#### Document extract:
Since the library is published on PyPI, you can also easily install it in your project and gain the freedom to import and use the lakeFS-specific operators to your Airflow scripts in the same way you import any other operator.

Prefect

Troubleshooting pipelines can be cumbersome, especially if you don’t know where the workflows failed and what data went through them. When managing these pipelines in dev, test, and production environments, it’s key to identify what failed.

Our integration with the Prefect workflow orchestration tool is what helps ensure that you will no longer operate your pipelines with a blindfold on. In this very detailed guide, Amit Kesarwani provides step-by-step instructions on how to use this integration with your pipeline management.

Dagster

Another orchestration tool we were excited to integrate with this year is Dagster. It offers several key components to help users build and run their data pipelines.

When using lakeFS with Dagster, you’re able to create isolated environments of the data to run production pipelines, in a way that ensures only quality data will be exposed to production. You can get a full overview of the integration in this guide.

appliedAI lakeFS-spec

Rounding out our partnerships and integrations throughout 2023, let’s close the year with an open source library when using lakeFS with Python. This initiative by Jan Willem Kleinrouweler and Max Mynter of applied AI consists of a library implementing an fsspec backend for the lakeFS data lake, giving you the flexibility to add data version control to your ML projects.

Find out how to use lakeFS-spec in this step-by-step guide, making it as simple as writing files, be it from your favorite data science libraries or low-level file operations.

Cloud/Enterprise Features

Just like in open source, I wanted to also understand from our team what they most enjoyed working on when it comes to our Enterprise and Cloud solutions.

#### What you need to do:
Which people are named in the lakeFS integrations text above?

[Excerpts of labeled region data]

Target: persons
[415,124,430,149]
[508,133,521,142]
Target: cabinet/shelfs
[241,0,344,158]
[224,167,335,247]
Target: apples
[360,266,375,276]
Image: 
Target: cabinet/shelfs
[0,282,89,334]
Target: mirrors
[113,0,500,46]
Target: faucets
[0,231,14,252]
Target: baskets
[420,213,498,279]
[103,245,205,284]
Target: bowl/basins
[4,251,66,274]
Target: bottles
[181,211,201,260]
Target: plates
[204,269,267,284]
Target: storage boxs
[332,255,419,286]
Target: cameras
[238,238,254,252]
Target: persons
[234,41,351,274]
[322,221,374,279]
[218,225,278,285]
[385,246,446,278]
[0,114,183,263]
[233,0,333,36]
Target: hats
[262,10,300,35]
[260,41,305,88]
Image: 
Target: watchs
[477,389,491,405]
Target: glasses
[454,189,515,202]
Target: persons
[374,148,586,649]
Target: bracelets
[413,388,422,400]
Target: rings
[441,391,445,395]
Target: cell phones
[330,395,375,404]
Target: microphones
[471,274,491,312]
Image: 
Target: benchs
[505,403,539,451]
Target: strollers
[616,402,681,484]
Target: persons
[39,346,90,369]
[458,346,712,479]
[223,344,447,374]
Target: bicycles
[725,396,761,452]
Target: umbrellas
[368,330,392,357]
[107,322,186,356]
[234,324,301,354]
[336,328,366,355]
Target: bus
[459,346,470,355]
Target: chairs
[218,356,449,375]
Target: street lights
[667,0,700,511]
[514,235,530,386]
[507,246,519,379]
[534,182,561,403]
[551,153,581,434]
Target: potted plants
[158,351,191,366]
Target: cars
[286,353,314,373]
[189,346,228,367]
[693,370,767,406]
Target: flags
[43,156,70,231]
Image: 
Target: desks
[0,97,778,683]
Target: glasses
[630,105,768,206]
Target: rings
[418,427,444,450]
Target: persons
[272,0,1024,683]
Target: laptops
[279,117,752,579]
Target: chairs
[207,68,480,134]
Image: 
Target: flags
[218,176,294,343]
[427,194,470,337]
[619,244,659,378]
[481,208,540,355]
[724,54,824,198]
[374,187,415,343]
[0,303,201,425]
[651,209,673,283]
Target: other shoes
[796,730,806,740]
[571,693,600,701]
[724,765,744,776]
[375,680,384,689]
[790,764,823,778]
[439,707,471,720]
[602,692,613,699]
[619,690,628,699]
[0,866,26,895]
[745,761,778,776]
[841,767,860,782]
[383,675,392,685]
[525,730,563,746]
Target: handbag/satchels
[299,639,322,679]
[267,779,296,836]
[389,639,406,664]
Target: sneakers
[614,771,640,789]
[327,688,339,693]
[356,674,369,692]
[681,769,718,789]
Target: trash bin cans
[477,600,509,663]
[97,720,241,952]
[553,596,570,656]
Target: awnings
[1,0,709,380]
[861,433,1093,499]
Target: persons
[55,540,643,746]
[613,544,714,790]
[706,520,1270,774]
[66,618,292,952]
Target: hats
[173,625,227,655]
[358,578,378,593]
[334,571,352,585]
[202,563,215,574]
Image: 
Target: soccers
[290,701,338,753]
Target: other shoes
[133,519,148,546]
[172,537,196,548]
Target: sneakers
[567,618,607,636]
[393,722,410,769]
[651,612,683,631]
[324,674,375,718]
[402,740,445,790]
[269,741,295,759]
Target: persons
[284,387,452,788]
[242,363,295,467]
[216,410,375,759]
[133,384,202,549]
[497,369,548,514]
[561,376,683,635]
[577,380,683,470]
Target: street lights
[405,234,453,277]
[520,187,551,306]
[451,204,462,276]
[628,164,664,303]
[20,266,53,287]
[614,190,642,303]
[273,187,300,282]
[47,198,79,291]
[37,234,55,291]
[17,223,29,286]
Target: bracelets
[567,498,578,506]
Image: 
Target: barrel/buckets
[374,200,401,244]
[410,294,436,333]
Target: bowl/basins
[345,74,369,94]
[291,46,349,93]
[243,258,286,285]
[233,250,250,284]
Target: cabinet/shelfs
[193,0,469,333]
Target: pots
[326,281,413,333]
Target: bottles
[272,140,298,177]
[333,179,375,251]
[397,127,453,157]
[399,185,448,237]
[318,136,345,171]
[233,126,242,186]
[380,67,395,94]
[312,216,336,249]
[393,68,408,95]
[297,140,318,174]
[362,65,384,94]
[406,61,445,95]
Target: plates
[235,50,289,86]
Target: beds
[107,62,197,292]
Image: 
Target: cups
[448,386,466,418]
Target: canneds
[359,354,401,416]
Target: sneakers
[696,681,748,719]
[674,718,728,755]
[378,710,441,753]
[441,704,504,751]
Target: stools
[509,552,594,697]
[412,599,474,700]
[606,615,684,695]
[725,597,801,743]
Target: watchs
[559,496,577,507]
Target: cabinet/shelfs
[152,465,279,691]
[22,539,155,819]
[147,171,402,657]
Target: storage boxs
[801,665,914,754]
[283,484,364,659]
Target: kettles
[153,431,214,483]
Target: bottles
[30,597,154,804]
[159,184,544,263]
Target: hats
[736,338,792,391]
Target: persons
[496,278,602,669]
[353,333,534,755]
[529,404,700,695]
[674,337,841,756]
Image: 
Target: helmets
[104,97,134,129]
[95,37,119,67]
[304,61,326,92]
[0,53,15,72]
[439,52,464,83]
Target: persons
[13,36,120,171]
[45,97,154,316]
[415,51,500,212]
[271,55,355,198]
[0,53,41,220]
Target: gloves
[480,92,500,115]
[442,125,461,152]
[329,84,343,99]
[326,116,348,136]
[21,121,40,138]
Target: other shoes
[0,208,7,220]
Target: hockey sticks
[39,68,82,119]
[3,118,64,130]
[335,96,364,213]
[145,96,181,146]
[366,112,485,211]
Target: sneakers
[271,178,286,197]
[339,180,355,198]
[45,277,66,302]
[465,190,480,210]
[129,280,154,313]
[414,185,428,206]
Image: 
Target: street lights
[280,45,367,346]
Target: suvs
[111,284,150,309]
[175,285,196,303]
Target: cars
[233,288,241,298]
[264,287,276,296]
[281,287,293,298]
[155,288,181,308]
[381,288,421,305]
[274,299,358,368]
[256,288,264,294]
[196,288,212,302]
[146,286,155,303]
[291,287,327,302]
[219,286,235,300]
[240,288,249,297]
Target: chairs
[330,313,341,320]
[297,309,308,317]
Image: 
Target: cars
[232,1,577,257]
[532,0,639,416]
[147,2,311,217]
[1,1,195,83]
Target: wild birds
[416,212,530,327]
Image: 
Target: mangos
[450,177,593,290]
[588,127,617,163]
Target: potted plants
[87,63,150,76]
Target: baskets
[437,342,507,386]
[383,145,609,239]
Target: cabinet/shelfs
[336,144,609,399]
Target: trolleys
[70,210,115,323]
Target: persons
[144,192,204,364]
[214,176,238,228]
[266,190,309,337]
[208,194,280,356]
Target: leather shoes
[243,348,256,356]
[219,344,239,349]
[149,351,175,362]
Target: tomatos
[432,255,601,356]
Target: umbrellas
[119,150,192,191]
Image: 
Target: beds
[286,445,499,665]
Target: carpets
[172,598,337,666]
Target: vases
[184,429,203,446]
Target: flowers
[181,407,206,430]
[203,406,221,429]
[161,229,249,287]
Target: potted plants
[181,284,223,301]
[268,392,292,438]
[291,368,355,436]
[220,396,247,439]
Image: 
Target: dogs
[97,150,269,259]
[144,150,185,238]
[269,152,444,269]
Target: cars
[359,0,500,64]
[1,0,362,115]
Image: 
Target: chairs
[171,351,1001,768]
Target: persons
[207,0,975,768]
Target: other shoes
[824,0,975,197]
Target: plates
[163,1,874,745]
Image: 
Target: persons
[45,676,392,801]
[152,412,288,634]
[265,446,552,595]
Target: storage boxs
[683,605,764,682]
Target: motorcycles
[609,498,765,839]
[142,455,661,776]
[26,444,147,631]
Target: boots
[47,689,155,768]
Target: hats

#### Written answer:
Amit Kesarwani, Jan Willem Kleinrouweler, Max Mynter